Not only on campus, but also at the CASNR farm near New Deal, the college has facilities that allow researchers to work with large animals on myriad health issues in real-time settings. The farm at New Deal is a research-scale feedlot that deals with many of the same health and management issues as commercial feedlots, giving potential veterinary students a real-world learning experience.

meat science students
Students at Texas Tech have the opportunity to gain valuable, hands-on experience.

Galyean sees Texas Tech's facilities as being able to give CASNR students the ability to partner with veterinary students on research in an academic atmosphere that's conducive to learning and producing tangible outcomes for both.

He also foresees tremendous potential for collaboration between the veterinary school and Animal & Food Sciences faculty members on research the college and department routinely perform, be it on large food animals or small companion animals. Galyean sees it as a win-win for both that gives students interested in becoming veterinarians hands-on experience while they're undergraduate students.

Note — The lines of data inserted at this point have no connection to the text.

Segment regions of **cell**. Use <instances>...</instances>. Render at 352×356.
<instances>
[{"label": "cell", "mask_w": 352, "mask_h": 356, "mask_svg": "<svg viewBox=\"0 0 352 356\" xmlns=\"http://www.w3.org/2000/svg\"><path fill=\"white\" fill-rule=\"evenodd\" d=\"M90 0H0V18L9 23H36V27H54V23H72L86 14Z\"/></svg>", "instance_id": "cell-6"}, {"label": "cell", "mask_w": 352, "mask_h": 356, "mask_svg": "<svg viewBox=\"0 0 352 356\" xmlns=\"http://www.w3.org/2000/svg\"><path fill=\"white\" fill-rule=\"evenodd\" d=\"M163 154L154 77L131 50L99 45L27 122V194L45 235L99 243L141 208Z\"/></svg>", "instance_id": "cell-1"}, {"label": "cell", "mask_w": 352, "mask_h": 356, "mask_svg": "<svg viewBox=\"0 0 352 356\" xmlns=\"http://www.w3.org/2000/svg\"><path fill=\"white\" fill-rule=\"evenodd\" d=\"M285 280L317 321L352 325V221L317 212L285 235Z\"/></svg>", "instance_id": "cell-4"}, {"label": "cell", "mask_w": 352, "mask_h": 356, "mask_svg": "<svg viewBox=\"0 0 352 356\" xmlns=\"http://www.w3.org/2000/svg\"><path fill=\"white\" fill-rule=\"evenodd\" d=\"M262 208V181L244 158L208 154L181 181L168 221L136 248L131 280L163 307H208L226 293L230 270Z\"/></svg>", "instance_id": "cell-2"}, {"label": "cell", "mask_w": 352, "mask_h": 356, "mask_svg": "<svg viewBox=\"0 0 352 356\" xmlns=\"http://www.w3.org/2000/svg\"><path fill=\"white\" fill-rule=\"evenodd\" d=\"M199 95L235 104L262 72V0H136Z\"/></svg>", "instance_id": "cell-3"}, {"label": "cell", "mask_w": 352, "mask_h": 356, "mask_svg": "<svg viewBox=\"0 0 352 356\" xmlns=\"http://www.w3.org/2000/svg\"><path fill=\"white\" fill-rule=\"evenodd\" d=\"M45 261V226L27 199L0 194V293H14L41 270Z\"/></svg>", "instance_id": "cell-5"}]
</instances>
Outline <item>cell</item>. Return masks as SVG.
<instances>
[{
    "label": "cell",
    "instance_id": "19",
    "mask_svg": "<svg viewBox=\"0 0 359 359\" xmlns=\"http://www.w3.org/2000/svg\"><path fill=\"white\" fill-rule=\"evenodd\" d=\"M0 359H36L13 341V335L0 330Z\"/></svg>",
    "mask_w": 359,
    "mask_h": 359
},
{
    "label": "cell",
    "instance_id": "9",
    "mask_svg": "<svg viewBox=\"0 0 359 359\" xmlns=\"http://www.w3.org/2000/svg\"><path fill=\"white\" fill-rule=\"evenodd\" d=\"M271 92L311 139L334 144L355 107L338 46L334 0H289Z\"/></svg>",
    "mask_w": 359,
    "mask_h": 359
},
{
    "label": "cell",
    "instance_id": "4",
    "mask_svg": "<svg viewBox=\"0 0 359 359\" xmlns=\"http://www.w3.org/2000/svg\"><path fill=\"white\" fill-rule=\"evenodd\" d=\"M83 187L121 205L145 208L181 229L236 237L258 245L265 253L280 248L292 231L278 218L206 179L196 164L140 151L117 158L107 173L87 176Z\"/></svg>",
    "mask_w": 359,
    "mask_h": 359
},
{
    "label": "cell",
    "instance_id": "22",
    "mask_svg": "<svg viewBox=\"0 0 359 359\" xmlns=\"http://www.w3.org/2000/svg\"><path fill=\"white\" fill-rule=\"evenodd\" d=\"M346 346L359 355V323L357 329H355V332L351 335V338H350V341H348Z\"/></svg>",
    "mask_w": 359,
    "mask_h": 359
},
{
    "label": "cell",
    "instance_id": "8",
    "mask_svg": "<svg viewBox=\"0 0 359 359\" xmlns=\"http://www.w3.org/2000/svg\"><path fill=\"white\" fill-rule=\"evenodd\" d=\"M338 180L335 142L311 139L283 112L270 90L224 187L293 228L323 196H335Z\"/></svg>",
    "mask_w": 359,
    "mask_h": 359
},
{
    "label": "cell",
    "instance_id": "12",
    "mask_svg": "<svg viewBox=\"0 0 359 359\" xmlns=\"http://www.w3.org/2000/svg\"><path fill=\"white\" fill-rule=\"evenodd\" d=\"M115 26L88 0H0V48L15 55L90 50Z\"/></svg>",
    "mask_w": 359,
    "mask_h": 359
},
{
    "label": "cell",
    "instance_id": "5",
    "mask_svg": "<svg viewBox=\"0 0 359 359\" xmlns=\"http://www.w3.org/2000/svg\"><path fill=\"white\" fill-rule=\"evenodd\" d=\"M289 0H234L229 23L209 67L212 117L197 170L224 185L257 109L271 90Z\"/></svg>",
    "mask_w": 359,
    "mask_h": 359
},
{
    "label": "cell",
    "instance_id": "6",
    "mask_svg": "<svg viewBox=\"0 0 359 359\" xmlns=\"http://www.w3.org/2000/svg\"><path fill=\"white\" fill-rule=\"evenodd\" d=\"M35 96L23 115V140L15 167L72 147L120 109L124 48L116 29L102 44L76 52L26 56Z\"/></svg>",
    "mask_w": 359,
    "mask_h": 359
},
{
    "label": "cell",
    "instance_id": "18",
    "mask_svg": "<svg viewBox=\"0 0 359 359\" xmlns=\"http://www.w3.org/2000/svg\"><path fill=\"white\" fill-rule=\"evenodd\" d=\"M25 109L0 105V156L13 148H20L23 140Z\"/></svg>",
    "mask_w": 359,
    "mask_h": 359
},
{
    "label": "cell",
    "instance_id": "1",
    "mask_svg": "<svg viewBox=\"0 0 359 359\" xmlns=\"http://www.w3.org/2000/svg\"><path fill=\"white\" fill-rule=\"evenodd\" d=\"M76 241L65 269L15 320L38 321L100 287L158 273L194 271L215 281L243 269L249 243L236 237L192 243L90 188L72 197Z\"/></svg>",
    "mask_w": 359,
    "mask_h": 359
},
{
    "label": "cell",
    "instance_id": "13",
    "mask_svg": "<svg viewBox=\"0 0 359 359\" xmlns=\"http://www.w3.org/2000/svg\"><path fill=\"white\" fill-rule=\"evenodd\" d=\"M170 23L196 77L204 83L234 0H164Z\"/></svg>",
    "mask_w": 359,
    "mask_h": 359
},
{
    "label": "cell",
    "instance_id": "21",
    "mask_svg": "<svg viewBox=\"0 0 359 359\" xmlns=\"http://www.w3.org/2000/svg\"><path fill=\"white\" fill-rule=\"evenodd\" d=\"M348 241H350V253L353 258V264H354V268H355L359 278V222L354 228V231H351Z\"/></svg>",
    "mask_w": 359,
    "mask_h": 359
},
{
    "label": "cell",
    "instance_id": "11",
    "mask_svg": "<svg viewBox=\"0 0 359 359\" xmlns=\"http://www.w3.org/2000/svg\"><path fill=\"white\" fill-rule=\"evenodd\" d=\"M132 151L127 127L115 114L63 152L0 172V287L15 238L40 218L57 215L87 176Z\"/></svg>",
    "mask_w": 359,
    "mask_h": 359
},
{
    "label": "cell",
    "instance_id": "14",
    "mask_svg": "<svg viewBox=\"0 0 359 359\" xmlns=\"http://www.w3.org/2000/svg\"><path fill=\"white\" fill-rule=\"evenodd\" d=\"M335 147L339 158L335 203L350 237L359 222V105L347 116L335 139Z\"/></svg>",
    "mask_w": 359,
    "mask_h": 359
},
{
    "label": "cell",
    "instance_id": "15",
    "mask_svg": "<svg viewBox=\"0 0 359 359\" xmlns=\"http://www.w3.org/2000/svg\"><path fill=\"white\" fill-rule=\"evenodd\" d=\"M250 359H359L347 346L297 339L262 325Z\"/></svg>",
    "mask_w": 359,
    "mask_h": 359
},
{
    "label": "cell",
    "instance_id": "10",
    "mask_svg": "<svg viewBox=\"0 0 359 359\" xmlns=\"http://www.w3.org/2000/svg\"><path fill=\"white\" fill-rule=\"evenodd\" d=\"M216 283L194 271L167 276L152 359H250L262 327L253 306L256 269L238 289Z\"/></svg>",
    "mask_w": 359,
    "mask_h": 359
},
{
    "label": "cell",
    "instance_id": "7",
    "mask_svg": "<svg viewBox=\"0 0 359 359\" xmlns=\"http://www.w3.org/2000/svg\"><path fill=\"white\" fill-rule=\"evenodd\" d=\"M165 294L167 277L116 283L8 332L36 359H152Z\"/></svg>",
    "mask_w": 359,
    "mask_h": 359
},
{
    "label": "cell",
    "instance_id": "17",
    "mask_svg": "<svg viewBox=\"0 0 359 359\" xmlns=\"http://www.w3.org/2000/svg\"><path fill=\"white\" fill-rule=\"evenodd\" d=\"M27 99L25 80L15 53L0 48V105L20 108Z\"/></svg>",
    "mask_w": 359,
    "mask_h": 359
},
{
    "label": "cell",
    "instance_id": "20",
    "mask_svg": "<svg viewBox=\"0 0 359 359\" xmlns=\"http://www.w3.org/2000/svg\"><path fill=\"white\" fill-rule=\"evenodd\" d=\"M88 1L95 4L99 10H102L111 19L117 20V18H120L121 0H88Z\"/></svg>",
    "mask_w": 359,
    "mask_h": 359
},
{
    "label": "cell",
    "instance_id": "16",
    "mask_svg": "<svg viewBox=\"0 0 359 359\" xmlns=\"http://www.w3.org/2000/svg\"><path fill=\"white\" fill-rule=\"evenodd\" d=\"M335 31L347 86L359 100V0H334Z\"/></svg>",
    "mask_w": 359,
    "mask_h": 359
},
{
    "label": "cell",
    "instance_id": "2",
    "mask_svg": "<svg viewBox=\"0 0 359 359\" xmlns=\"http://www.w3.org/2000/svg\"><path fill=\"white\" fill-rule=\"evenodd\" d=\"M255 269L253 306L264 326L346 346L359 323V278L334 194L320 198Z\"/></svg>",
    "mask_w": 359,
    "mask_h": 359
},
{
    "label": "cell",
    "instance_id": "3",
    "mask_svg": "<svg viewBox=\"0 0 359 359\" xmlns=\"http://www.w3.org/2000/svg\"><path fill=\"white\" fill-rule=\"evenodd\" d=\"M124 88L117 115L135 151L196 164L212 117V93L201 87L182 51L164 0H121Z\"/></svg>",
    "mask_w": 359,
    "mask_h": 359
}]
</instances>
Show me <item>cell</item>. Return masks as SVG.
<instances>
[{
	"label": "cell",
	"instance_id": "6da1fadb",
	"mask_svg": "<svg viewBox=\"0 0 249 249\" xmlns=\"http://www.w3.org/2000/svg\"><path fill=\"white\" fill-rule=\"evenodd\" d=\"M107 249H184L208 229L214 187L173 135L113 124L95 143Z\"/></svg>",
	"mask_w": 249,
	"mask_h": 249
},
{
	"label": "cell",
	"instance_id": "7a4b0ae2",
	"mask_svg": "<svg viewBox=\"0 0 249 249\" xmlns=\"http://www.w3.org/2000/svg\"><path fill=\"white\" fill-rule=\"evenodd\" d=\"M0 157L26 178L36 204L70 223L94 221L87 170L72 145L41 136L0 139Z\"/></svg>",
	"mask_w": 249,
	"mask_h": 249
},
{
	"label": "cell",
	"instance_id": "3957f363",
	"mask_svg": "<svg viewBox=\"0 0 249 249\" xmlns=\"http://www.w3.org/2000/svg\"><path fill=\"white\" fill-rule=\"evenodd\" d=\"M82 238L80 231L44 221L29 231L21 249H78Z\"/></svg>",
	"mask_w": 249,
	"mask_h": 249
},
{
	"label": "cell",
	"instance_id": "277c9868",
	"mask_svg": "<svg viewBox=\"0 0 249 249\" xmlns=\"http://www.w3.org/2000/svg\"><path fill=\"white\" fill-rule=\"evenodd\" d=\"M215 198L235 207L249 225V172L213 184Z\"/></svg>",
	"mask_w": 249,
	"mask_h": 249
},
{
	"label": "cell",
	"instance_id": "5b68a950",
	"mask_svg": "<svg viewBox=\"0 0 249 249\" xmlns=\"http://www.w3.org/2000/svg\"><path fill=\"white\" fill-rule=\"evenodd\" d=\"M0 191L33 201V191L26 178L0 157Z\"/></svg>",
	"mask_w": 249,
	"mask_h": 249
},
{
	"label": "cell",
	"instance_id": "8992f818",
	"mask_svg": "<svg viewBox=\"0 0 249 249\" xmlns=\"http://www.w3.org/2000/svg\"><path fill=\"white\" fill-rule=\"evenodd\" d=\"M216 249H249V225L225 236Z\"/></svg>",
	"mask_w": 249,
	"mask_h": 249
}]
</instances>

"From a research standpoint, we have the chance to partner with people in the veterinary school on research that will give us some opportunities that you wouldn't necessarily see at other veterinary schools," Galyean said.

As one with ties to the industry as well, Galyean sees the excitement the proposed veterinary school has created, and those industry leaders know Texas Tech will produce a world-class veterinary school based on past collaborations within CASNR.

"I think there's going to be a natural, almost triangle, between the industry coming together with the people in CASNR and the veterinary school to build programs that are really going to start answering some of the big questions for the industry."